• Quoted text:
________________

Happy 4th of July, and I hope everyone gets some rest today. It’ll be 109 degrees today here in Tucson.


  1. tina daoud says: Reply

    hi heather!
    i wish it would be so easy for me. freedom! one day here, or another day there. in my youth i was travelling, france, italy, portugal, greece. but i wish for a christian freedom. going places does not allure me anymore. soon i will give up going to cafes because the real adventure is not there. i can not get clear on that point. you need the outside world for your inner world? where should the inner world get its treasures? then – you do not need experiences! but, not all people are well behaved…
    thank God i have ditch vision( i read it somewhere) which means i delight in the grasses that grow in the cracks and in he sand at the side of construction areas.
    anyway. freedom.
    would be good if somebody would give it to you. in a democracy, you know.
    but- its completely other. completely.
    and now i think that i must just have it. and God will just give it to me!
    would be good, right?

    1. HEATHER KING says: Reply

      Ditch vision: I love that, Tina. Right–what, if anything, do we need of the “exterior” to feed the interior?…Obviously people have lived rich, full inner lives say in solitary confinment in prison. There may well come a day when I no longer want to travel. For now, I seem to have two (at least) modes. Some of the time I’m a complete homebody, living in pretty deep silence and solitude, and will have a very set routine, be perfectly happy taking the same walk every day, reading, writing, not going out much, puttering around the house and yard, walking to Mass, entranced by the grasses, leaves, birdsong, light coming through the ocotillo fence. Then I have another mode where I will set off into the world in a way that stretches my being on every level and is WAY beyond my “comfort zone.” Not just traveling, which for someone like me who simply delights in my little bedside table, my earrings, my dishes, candles, prayer cards, plants, paintings, rugs etc, is a stretch in itself–but also meeting new people and/or visiting with/staying with people. Which requires an utter relinquishment of inner comfort, ease and control, and a total giving of oneself over to the experience, place and people. I need both modes. They balance each other out. All of one or the other would not make for emotional and mental health. So I have a lot of freedom but it’s all grounded in Christ so is thus very very focused interiorly. As Robert Frost said about the rules of poetry, my life is “moving easy, in harness.” But we all have that interior freedom, as Viktor Frankly pointed out in Man’s Search for Meaning. Christ had total interior freedom even lacerated, gouged, dying of thirst, and nailed to the Cross: “Forgive them, Father, for they know not what they do.” Of course he’d been honing and disciplining the freedom his whole life so that it would be directed outward, in love, to us…

      1. Heather, I’m positive you’ve already known this, but the thought hit me this morning that eternity for you will be much the same! Delighting in the little – and that includes all these beautiful souls you discover, one-by-one! So much to love and thank the Lord for in His mercy 🙂

        Your time in all these locales is wonderful to see through your eyes….I wish those weekends in Ireland would be in my plan for this fall. However, I know it will be wonderful to read about all you saw, did and met after the fact.

________________

[Records from a dataset]

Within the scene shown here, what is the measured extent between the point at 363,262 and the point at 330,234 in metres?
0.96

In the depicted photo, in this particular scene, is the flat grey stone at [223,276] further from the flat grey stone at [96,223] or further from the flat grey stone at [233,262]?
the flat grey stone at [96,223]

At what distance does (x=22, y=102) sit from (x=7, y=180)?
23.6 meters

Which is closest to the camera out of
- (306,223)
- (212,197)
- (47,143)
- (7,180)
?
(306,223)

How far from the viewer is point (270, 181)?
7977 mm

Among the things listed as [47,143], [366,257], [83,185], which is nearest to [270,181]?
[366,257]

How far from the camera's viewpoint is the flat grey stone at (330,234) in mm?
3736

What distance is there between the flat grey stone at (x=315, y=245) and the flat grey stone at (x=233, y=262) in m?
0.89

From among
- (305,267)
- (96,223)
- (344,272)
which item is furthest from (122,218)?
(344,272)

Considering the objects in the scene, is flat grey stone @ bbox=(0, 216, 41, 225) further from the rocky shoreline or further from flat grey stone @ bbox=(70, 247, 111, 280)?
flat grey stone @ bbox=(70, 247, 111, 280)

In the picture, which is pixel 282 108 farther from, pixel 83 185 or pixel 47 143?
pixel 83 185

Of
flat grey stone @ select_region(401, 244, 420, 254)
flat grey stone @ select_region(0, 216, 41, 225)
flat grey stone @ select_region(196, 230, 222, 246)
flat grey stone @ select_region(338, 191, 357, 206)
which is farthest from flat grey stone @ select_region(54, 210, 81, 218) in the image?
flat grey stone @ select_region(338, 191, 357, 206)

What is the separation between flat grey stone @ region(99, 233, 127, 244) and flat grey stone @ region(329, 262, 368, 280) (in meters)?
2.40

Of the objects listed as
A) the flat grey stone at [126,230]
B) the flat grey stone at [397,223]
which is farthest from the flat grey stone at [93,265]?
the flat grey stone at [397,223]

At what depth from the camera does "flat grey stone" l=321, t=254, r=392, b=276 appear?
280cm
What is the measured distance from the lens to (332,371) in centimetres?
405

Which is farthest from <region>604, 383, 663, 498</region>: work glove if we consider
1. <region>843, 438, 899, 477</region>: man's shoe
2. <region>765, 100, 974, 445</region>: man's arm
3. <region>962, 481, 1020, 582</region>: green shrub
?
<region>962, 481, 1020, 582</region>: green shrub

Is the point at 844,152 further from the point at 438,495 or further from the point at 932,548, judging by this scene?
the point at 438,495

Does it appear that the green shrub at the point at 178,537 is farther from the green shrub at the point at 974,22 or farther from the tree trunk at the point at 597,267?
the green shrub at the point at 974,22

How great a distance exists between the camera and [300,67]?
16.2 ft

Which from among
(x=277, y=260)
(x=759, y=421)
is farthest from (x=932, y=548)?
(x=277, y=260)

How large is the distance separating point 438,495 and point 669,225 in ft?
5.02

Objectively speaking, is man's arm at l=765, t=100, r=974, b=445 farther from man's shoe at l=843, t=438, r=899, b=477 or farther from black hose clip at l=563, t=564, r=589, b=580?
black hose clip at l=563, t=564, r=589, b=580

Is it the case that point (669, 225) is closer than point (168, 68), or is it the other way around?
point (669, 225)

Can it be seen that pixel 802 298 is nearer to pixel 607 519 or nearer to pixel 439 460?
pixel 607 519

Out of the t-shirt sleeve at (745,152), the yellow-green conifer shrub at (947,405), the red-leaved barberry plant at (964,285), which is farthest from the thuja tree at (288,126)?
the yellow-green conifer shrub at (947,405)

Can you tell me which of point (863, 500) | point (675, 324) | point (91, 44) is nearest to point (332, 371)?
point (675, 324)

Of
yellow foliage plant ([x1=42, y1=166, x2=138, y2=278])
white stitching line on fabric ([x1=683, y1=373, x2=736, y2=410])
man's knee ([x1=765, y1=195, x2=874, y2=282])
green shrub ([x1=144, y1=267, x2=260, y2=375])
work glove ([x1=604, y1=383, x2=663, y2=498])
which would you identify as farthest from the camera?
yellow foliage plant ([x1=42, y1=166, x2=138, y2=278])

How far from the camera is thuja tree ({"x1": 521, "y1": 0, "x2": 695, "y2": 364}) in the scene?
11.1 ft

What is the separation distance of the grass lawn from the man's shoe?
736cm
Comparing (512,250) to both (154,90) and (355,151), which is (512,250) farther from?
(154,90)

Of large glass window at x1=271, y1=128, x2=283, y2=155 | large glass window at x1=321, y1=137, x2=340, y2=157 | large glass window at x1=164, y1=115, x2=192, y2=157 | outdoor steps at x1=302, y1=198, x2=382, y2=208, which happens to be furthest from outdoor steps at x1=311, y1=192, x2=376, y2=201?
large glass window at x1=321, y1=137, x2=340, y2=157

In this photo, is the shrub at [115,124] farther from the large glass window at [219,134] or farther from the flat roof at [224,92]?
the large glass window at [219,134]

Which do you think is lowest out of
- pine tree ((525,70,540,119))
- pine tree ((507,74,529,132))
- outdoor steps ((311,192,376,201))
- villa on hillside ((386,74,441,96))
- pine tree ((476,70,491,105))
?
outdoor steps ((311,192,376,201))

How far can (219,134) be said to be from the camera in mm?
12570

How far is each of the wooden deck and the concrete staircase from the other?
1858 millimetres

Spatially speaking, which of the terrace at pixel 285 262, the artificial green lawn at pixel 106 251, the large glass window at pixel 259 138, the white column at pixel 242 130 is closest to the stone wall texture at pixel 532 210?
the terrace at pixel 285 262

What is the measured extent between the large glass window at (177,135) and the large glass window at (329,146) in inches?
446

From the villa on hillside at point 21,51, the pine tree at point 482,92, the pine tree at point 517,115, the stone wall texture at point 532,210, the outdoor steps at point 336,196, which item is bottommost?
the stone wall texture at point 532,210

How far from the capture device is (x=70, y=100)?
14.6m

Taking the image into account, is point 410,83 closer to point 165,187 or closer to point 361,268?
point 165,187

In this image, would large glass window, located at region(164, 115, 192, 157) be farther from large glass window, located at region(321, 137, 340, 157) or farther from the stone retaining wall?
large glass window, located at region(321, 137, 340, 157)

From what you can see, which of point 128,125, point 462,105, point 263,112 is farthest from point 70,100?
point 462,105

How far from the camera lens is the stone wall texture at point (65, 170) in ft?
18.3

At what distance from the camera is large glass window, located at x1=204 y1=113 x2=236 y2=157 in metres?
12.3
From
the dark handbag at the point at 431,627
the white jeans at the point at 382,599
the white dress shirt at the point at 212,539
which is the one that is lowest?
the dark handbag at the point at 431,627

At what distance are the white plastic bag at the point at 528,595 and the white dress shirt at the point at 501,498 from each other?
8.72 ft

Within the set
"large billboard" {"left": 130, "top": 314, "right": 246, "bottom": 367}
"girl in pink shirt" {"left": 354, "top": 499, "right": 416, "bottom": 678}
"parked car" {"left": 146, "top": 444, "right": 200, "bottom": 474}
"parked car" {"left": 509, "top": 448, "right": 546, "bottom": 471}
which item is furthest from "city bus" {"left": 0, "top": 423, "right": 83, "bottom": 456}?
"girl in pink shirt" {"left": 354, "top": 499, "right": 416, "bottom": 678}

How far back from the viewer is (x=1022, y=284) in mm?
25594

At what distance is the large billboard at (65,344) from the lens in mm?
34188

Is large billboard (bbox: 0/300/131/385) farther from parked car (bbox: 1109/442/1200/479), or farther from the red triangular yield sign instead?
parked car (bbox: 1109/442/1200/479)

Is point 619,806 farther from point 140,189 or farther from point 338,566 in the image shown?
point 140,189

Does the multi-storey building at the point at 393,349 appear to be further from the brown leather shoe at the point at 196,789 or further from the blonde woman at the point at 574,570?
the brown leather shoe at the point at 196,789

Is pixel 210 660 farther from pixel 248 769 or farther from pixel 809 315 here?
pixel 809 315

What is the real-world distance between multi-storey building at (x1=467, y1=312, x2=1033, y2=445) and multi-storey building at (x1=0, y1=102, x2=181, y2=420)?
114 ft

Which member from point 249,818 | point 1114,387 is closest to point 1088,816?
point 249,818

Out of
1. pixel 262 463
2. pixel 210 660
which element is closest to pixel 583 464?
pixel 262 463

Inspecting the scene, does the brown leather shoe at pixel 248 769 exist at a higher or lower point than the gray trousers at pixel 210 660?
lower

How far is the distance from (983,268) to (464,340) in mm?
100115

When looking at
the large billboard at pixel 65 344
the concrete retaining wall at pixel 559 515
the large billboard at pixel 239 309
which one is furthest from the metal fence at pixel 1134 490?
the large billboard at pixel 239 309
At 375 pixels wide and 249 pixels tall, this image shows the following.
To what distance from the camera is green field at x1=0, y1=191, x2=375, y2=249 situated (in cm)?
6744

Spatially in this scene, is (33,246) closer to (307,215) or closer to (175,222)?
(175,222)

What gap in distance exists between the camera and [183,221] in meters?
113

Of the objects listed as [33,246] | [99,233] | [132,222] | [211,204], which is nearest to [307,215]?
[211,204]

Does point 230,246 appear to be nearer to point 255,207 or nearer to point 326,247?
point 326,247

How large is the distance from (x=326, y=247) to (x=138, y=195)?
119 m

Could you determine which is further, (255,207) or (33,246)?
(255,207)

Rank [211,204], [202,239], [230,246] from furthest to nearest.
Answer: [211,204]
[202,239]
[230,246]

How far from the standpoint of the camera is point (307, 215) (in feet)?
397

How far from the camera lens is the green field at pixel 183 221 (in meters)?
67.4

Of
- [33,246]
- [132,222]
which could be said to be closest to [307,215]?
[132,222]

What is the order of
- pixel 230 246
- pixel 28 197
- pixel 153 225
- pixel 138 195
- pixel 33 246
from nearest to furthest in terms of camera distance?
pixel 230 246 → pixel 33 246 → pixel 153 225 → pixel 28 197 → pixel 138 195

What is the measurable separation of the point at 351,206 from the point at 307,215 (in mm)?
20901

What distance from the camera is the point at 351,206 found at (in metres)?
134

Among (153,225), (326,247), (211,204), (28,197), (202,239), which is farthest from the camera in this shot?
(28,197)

________________

• Set task: Extend the comment thread about freedom by writing what comes next after its last sentence. These rows are separate material and have no connection to the comment thread about freedom.

• Output for this exercise:
        1. HEATHER KING says: Reply

          Thank you, Angela, I love that idea–that we really prepare for our own eternity by celebrating and paying attention to what we love here…I wish you could join for one of the weekends, too, but rest assured I’ll be writing about my time in Ireland. I so appreciate the blessing! And here’s to a beautiful summer for all of us…

  2. Wish’t the sound was better on the youtube article(s) about/with Hope Bourne, such a Treasure! How did you hear of/about Hope Bourne, dear Heather?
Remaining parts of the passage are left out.